1 files changed, 78 insertions, 8 deletions

diff --git a/doc/administration/gitaly/configure_gitaly.md b/doc/administration/gitaly/configure_gitaly.md
index 6888a2abe9a..26aa750900b 100644
--- a/doc/administration/gitaly/configure_gitaly.md
+++ b/doc/administration/gitaly/configure_gitaly.md
@@ -67,7 +67,7 @@ When running Gitaly on its own server, note the following regarding GitLab versi
   servers.
 - From GitLab 11.8 to 12.2, it is possible to use Elasticsearch in a Gitaly setup that doesn't use
   NFS. To use Elasticsearch in these versions, the
-  [repository indexer](../../integration/elasticsearch.md#elasticsearch-repository-indexer)
+  [repository indexer](../../integration/advanced_search/elasticsearch.md#elasticsearch-repository-indexer)
   must be enabled in your GitLab configuration.
---------------
* _TASKS FOR THIS EXERCISE_
(a) According to the Gitaly documentation diff, in which GitLab versions can Elasticsearch be used in a Gitaly setup that doesn't use NFS?
(b) Please say whether each statement agrees with the Gitaly documentation diff, giving yes or no and quoting the deciding words: (i) the new link to the repository indexer points into an advanced_search directory; (ii) the repository indexer must be disabled in the GitLab configuration to use Elasticsearch in those versions; (iii) the edited file is configure_gitaly.md.
The listing that comes after this diff is separate material and is unrelated to it.

* _PROVIDED RECORDS_
---------------
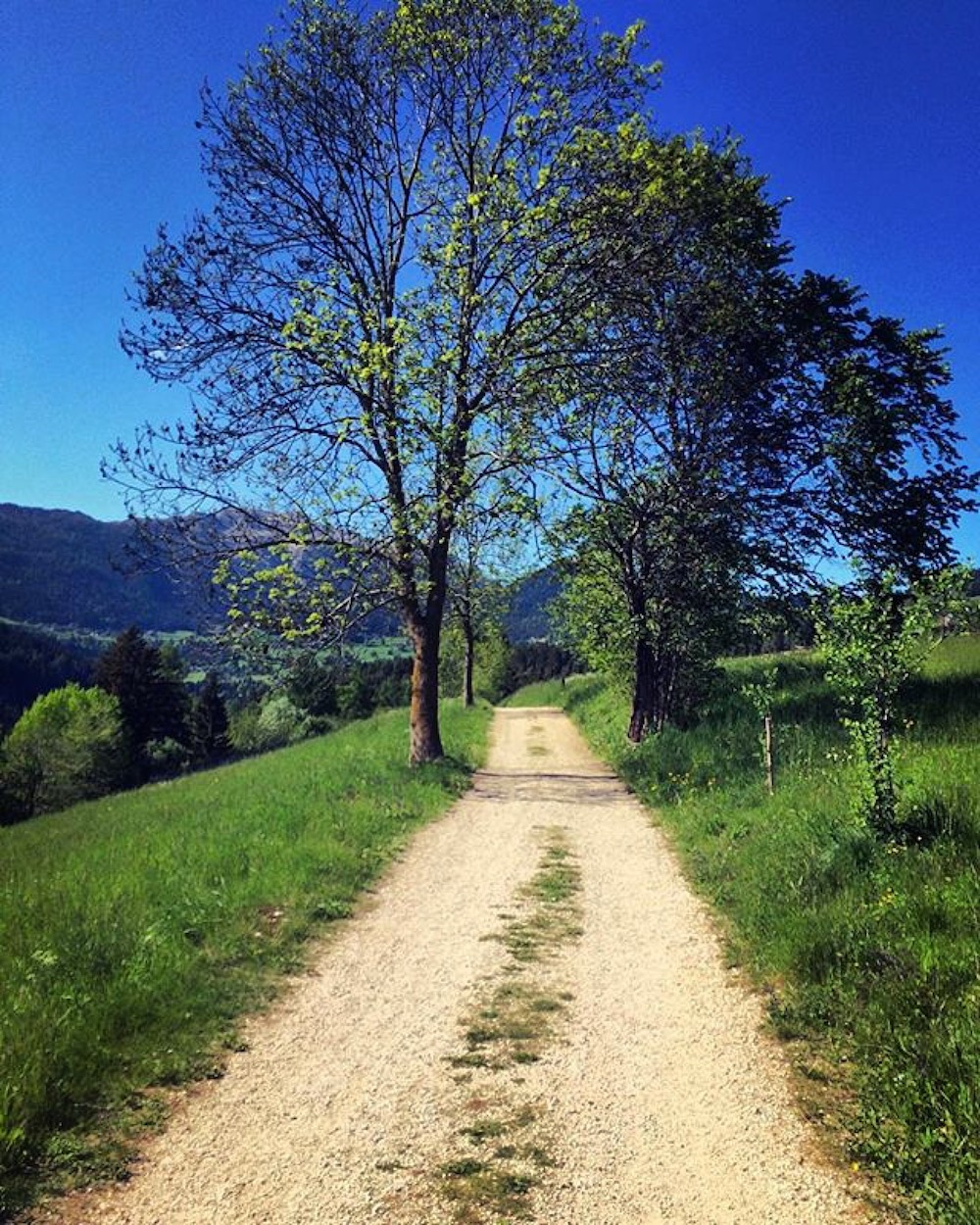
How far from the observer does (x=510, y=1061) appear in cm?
532

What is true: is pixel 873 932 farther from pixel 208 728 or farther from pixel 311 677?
pixel 208 728

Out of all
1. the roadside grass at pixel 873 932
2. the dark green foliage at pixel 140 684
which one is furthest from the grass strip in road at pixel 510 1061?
the dark green foliage at pixel 140 684

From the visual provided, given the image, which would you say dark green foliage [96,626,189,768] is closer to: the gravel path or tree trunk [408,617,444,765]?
tree trunk [408,617,444,765]

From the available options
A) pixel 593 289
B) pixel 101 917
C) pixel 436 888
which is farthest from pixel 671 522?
pixel 101 917

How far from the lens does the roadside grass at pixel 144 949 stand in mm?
4496

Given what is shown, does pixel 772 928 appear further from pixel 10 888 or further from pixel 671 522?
pixel 671 522

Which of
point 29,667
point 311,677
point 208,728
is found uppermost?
point 311,677

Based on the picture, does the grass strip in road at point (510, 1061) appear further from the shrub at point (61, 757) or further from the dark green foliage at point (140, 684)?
the dark green foliage at point (140, 684)

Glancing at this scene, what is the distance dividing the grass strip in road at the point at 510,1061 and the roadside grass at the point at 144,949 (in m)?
1.92

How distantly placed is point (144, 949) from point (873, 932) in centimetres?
646

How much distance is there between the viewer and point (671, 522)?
18516mm

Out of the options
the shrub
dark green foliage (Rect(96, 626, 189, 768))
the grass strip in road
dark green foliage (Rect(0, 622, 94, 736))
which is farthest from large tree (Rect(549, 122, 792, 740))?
dark green foliage (Rect(0, 622, 94, 736))

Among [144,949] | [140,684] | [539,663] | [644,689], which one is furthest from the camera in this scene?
[539,663]

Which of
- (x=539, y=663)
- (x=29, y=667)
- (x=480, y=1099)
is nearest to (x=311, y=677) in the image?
(x=480, y=1099)
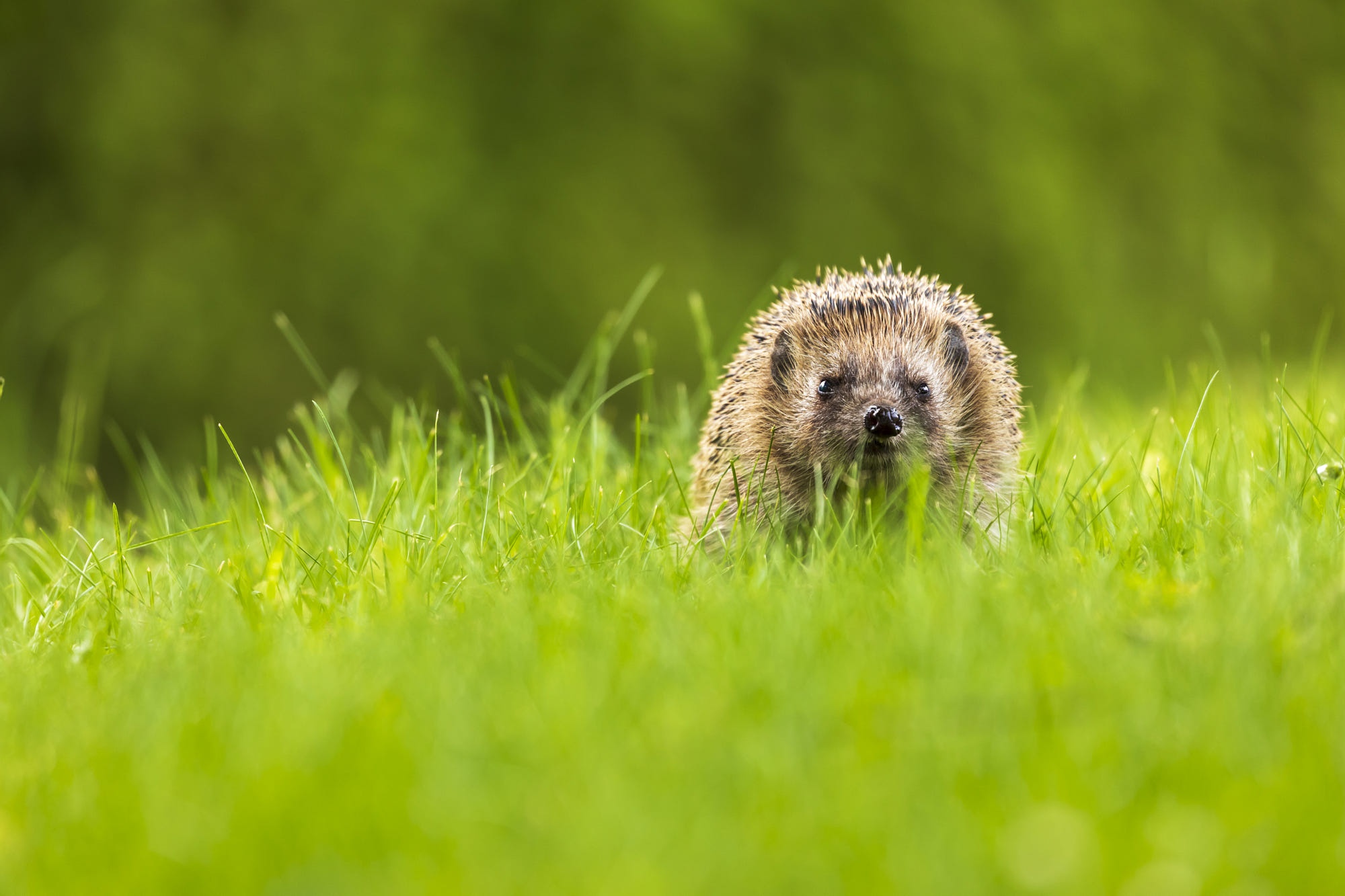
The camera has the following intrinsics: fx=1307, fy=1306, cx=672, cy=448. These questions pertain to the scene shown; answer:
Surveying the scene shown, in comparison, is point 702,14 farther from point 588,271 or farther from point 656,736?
point 656,736

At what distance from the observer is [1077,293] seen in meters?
12.7

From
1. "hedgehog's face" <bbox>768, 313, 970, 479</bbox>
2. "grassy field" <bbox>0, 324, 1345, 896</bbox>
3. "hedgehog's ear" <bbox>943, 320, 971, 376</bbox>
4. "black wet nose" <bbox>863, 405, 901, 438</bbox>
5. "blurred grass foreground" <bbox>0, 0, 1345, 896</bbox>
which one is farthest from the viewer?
"hedgehog's ear" <bbox>943, 320, 971, 376</bbox>

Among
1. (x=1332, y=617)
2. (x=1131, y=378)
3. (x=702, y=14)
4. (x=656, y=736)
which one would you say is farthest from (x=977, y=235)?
(x=656, y=736)

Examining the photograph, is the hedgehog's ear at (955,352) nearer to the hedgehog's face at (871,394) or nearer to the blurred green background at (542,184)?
the hedgehog's face at (871,394)

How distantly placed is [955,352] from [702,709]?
300 cm

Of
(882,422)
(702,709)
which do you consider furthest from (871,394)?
(702,709)

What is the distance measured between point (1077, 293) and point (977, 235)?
114 cm

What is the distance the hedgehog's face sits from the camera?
5199 mm

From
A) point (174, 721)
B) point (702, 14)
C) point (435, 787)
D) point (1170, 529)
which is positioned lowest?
point (174, 721)

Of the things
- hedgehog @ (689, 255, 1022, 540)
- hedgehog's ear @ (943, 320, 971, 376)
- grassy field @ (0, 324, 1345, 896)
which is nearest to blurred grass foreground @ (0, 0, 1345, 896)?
grassy field @ (0, 324, 1345, 896)

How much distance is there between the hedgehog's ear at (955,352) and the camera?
5590 mm

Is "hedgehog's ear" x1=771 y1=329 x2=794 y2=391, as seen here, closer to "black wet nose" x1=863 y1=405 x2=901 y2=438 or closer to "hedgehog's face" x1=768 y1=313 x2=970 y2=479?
"hedgehog's face" x1=768 y1=313 x2=970 y2=479

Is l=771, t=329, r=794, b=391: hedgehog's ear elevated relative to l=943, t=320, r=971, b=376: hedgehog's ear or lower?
lower

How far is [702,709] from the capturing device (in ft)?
9.95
---------------
* _OUTPUTS FOR THE TASKS_
(a) From GitLab 11.8 to 12.2.

(b)
(i) Yes: "[repository indexer](../../integration/advanced_search/elasticsearch.md#elasticsearch-repository-indexer)"
(ii) No: "must be enabled in your GitLab configuration."
(iii) Yes: "diff --git a/doc/administration/gitaly/configure_gitaly.md b/doc/administration/gitaly/configure_gitaly.md"